I believe Heather's equation to be right on, and I hope that education advocates take this message to heart. It is so easy to blame teachers and school leadership (or evaluation procedures that some believe allow ineffective educators to remain in the system, or pay scales that some believe serve as a disincentive for talented individuals to join the profession). But the best educators in the world cannot do it alone – we know that.

At the same time, it is also easy to blame a parent who is not supervising homework or afterschool activities, or not attending parent-teacher conferences, for not ensuring their child reaches his or her potential. Or to blame a student who would rather be the class clown – or not in class – for not succeeding. But the best parents and students in the world will obviously have a hard time achieving in a school that pushes them away.
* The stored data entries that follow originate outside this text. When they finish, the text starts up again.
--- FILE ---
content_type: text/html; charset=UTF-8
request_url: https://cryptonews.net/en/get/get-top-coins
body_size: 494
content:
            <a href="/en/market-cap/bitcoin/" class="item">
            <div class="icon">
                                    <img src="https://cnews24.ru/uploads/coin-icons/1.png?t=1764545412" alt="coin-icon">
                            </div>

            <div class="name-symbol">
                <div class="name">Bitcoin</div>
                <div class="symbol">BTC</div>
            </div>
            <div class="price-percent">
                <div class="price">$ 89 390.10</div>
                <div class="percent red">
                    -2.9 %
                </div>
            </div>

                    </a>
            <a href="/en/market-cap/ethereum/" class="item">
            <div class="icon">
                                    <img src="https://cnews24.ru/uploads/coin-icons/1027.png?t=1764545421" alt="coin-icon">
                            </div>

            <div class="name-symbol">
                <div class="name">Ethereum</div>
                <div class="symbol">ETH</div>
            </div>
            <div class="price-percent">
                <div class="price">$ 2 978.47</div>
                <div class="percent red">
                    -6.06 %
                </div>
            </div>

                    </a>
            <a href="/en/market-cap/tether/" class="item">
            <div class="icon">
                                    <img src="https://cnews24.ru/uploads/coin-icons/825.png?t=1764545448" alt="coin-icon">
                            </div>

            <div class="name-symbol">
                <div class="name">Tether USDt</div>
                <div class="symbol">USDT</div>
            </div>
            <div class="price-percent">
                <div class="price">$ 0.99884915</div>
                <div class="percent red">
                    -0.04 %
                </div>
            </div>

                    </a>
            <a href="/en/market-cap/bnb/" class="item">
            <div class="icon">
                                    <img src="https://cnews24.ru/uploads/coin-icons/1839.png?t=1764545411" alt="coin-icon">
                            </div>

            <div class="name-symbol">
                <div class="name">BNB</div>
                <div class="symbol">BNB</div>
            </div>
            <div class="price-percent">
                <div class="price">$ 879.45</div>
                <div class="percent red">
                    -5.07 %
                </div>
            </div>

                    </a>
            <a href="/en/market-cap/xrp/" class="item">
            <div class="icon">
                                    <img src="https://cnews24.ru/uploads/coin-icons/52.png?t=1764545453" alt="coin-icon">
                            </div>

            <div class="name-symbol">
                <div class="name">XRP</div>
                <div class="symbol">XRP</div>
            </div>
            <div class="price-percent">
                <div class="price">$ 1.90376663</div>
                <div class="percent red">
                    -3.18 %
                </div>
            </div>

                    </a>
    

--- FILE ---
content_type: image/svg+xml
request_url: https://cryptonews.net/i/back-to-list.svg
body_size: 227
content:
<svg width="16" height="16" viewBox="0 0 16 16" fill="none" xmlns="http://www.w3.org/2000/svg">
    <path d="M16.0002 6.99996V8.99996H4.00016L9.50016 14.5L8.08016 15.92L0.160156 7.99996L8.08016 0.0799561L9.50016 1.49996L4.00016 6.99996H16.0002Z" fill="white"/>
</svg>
And even if you combine great teachers, engaged parents and eager students, without adequate resources and external social services to offer assistance when necessary, you will not get a student ready to succeed in the flat world.
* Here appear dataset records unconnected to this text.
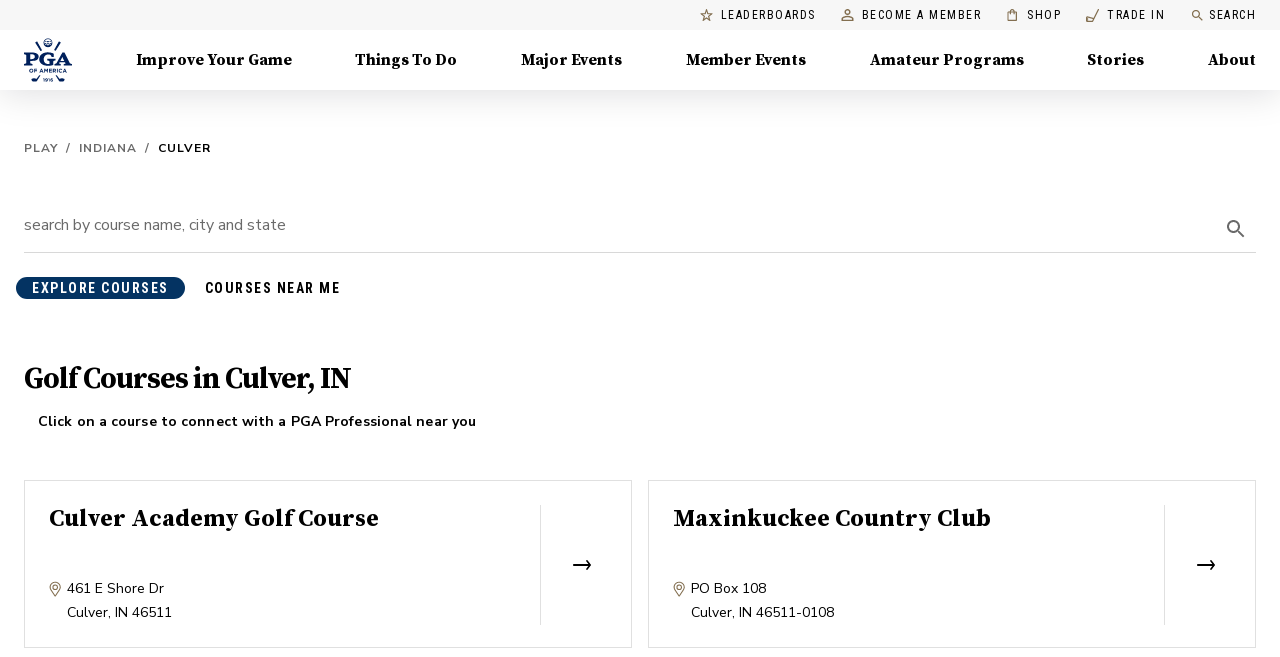

--- FILE ---
content_type: application/javascript
request_url: https://api.lightboxcdn.com/z9gd/43802/www.pga.com/jsonp/z?cb=1769237077724&dre=l&callback=jQuery112402665934804090533_1769237077704&_=1769237077705
body_size: 1190
content:
jQuery112402665934804090533_1769237077704({"success":true,"response":"N4Ig5gpg9iBcoGMoDsAuBLZE0H1kEMBbCOEAOSgCdUALAAgEFjL0F8QAaESiMdFPERKwQAeRr9O3Xv2Q4kAE2FiAElKQBXNJQCe8qEtIBVAMpT0AB1IBGABwA6awE5r9gEwAGAKyOAbE.[base64].QoHQoLTF0GCNQhGwgAB6Aiyau64mMxB3oMk0Kl03L2ADsZpTFzJCBxCB7ETJGk5vIw4IAkkoWmzWP0UGCOTEkrisfgsdr.RiLOmFHa7lCYXCzaD8GAIQspKhErBrOP.G4mTjh4462B4bjpFw8QaAgCAND-RQaBAXCUPgyAKHAXgeOk47jpknxAA","dre":"l"});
So yes, I think that Heather's got this equation right. Does anyone disagree? Can we, as a nation, start advocating school improvement strategies recognizing the role of all stakeholders?


The equation is missing

The equation is missing several critical pieces.

First, it's missing the coefficients-- not all of these things effect student outcomes equally. So it's gotta look more like

a(Family) + b(Student) + c(School) + d(Policy) = Student Success

Second, it has a peculiar order. Personally, I would look at it like this:

a(Policy) + b(School) + c(Student) + d(Family) = Student Success.

The driving force of this ordering is that now the variables are listed in the order of our ability to change/improve/tamper with the cause. We control (to a far greater extent than the other things on this list) the policies that exist and the schools we build and how they're run. Motivating students and getting them to do their part is easier than families because 1) they spend hours and hours of their days within the school and our policy context 2) we have meaningful control/they have less autonomy. Adjusting the family, even through policy intervention, is the most challenging and expensive approach with the greatest likelihood of falling short of truly penetrating and changing lifelong habits/beliefs/actions/abilities in perpetuity.

The final thing to remember is that not only are some of these elements easier to "reform", "improve", "tinker with", etc, but that the coefficients in front of each of these factors CHANGES depending on the context.

Sometimes the schools are so poor that it's clear improving what happens there will be far more effectual. Sometimes the family conditions weigh heavy on an otherwise successful school, etc etc.

Writing rules was out of date

Writing rules was out of date in the day of Horace Mann. Setting some goals, metrics, and a process to renew them is how we do things now, even in the age of NCLB and RTTT. I strongly suggest (not mandate) that you look into Arnold Packer's Verified Resume system - GOOGLE IT! to avoid the spam filter.

Packer, of the SCANS Report of the 1990's, and "inventor of the soft skills," formulated eight categories of skills: responsibility, teamwork, coping with diversity, inquiry, creativity, listening, work with tech, and planning. He then urged scoring on a five point scale from "never" to "all the time," and that scoring take place at regular intervals.

We adapted that to self-scoring and group comparing times, both to accommodate new classes and members, and to build self-assessment into a routine, regular, and frequent activity in any subject, any project, any event. And, since that self-assessment was in the context of the group, it also built the group, and addressed, in only positive terms, issues like attendance - so you can help and be helped by others - that are usually the retreat of failed communication.

Ironically enough, almost all your 10 points (or 11 or more for quibblers) can fit comfortably within Packer's 8, and the process is at least as important - critical to - the product. Our challenge now is to explore whether self-assessment changes variables like attendance, grades, aspirations and those pesky test scores. Probably.